# Cleaning and keeping canning rack clean



## SueMc (Jan 10, 2010)

I bought a big water bath canner at an auction. It holds 9 qt jars. The canning rack was rusty and cruddy so I cleaned it up as good as those things ever clean up. I got tired of the film/cruddy stuff that gets on the jars while using my smaller canner so threw the rack away. Now I just use one of the racks out of my pressure canner.
The new canner is so big I don't have anything else to use in it for a rack short of putting jar rings in the bottom.
Question is: What does everyone else do about the condition the rack seems to always get in? Is there a better way to clean it? Do I just put up with the "stuff" in the water and wash it off the finished jars later?
Thanks


----------



## netskyblue (Jul 25, 2012)

Not sure what you mean by "stuff." White mineral buildup can & will occur on your jars/inside your canner if you have hard water. Some white vinegar in the bathwater helps that tremendously. Or do you mean how aluminum gets black? Cream of tartar and water should clean it up pretty well.

Or something else?


----------



## Gladrags (Jul 13, 2010)

You're supposed to clean the rack?

Other than giving it a bit of a spray after fishing it out of the canner (if I remember to do that before I dump the cooled water in the canner), I let it dry on the kitchen table.

Yeah, it's a bit rusty, but so what?


----------



## suitcase_sally (Mar 20, 2006)

I agree.


----------



## suitcase_sally (Mar 20, 2006)

SueMc said:


> I bought a big *water bath canner *at an auction.

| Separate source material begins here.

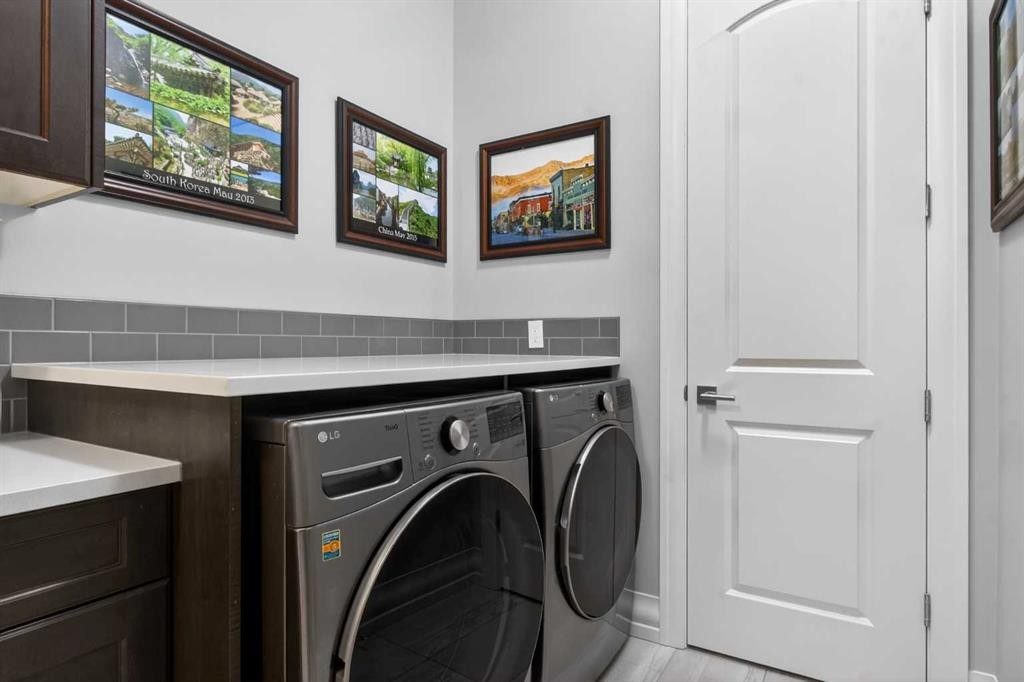 233 Spring Water Close, Heritage Pointe, AB - Indoor Photo Showing Laundry Room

It holds 9 qt jars. ......* Now I just use one of the racks out of my pressure canner.*Thanks


-If you didn't notice, the rack in the water bath canner is designed to hold the jars, not only off the bottom of the canner, but also off each other. Water MUST circulate all around the jars. By using the rack from the pressure canner, you are allowing the jars to migrate to the center of the pot, cutting off the flow of water.


----------



## mare (Aug 31, 2006)

SueMc said:


> I bought a big water bath canner at an auction. It holds 9 qt jars. The canning rack was rusty and cruddy so I cleaned it up as good as those things ever clean up. I got tired of the film/cruddy stuff that gets on the jars while using my smaller canner so threw the rack away. Now I just use one of the racks out of my pressure canner.
> The new canner is so big I don't have anything else to use in it for a rack short of putting jar rings in the bottom.
> Question is: What does everyone else do about the condition the rack seems to always get in? Is there a better way to clean it? Do I just put up with the "stuff" in the water and wash it off the finished jars later?
> Thanks


i know exactly what you mean. i use white vinegar in the water and it helps but my rack seems to give off some kind of gunk too. maybe we need to spray it with oil too?? i was thinking it is reacting with my water.


----------



## SueMc (Jan 10, 2010)

Thanks all for the input. I'll just have to wash and dry it and forget about it! Sally, the rack from my smaller water bath canner did not separate the jars like the rack in this big canner. It has wires dividing the rack into 9 compartments. The smaller one just held the jars off the bottom and did allow them to shift somewhat.


----------



## Feisty Farm (Apr 10, 2012)

SOS pads work great to remove rust. If you feel the need to give it a good scrubbing, I would use one of those.


----------